Hi, I received an import lathe about a month ago that seems to have seen some rough times on the way to me. So rather than send it back in the whats left of the crate I got a discount from the seller.
So the lead screw is looks like a wet noodle and there is some damage to the ways right in the sweet spot, about 10 inches from the head stock.
So as I had planned to use it as a manual mill for a bit and then was going to convert it to cnc, I am just going to do it sooner than later.
I'm going to put ballscrews on it and add an encoder to the spindle. 

So my question is I was going to buy a new bed and I found a replacement kit at little machine shop part number 4270
as far as I can tell its the same bed, does anyone know anything about this?
I cant post links yet.
As far as I can tell they are all the same casting.


----------



## jmkasunich (Mar 27, 2022)

Usually (at least on non-craptacular machines) the saddle, tailstock, and headstock are scraped in to match that particular bed.  Changing the bed (even if it is a nominal "perfect match") means re-scraping everything.

How bad is the ding on the ways?  If you can carefully stone down any raised portion, the depressed portion will just be another oil pocket.  If you are concerned about the depressed portion letting swarf get past the way wipers it can be filled with JB weld or similar and then scraped down till flush or just below flush.


----------



## addertooth (Mar 27, 2022)

Dimensions and way type (prism/flat) will be your strongest indicator of a match.  Depending upon your location, having a shop re-grind your old ways may be a viable option as well.

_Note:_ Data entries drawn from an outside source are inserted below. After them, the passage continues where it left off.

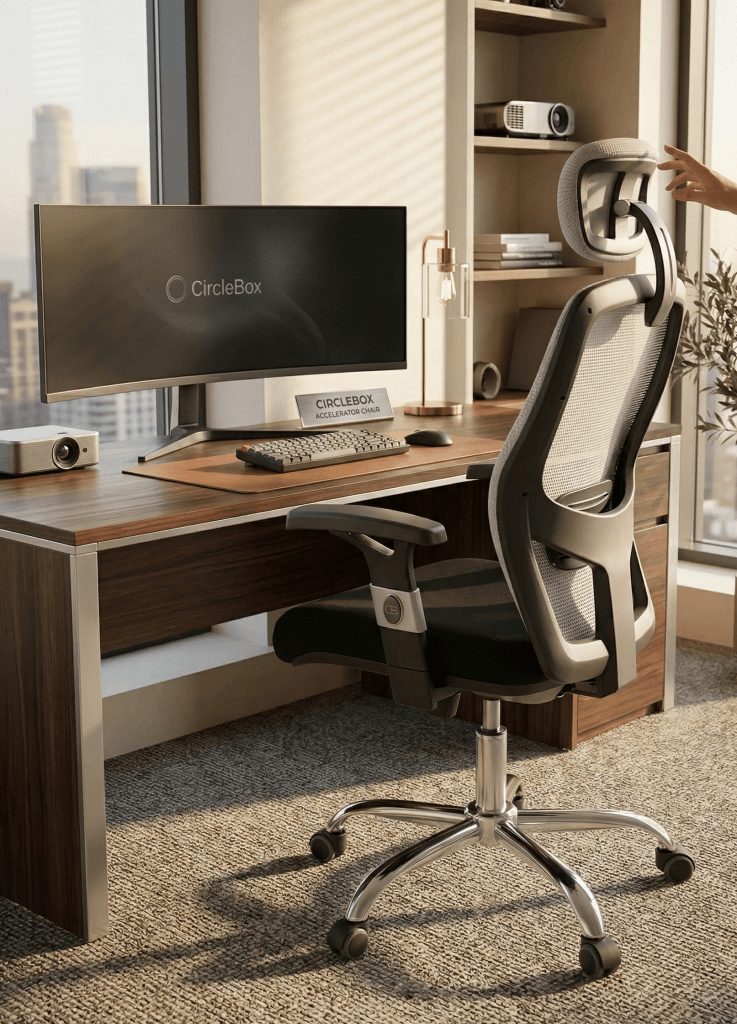 CircleBox Accelerator ergonomic office chair with mesh back, adjustable headrest, and chrome base.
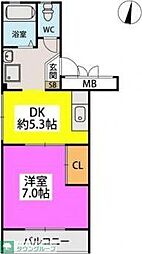 パークサイドM.B 1DKの間取図画像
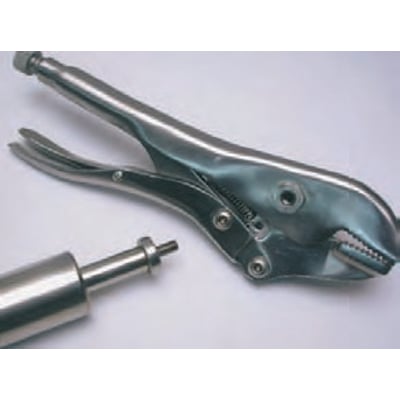 Rustfri holdetang, 125 mm, med buede kæber fra STERITOOL Critical serien, fremstillet i rustfrit stål.
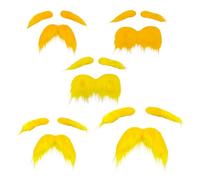 SLEEKEE 5 Set di Diverse Barbe dai Capelli Gialli, Autoadesive E Non Irritanti, Oggetti di Scena per Il Trucco, Adatti per Giochi di Ruolo.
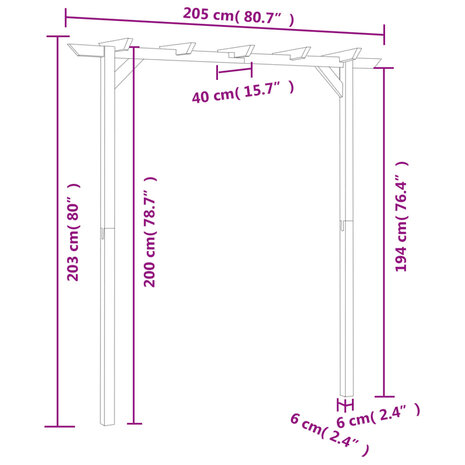 Pergola 205x40x203 cm hout 5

If the Vevor is the equivalent (SC4) of the LMS 7500, consider getting the 20 inch ways to gain another 4 inches of length (LMS item 5104).  It is essentially the same price as the 16 inch ways.  The only increase might be shipping costs.  You will also need the lead screw for the 20 inch ways, which is item number 5097 at LMS.


----------



## cjtoombs (Mar 28, 2022)

jmkasunich said:


> Usually (at least on non-craptacular machines) the saddle, tailstock, and headstock are scraped in to match that particular bed.  Changing the bed (even if it is a nominal "perfect match") means re-scraping everything.
> 
> How bad is the ding on the ways?  If you can carefully stone down any raised portion, the depressed portion will just be another oil pocket.  If you are concerned about the depressed portion letting swarf get past the way wipers it can be filled with JB weld or similar and then scraped down till flush or just below flush.


There are no scraped ways on cheap chinese hobby lathes.  The worry for the is that production processes have changed from when yours was built.


----------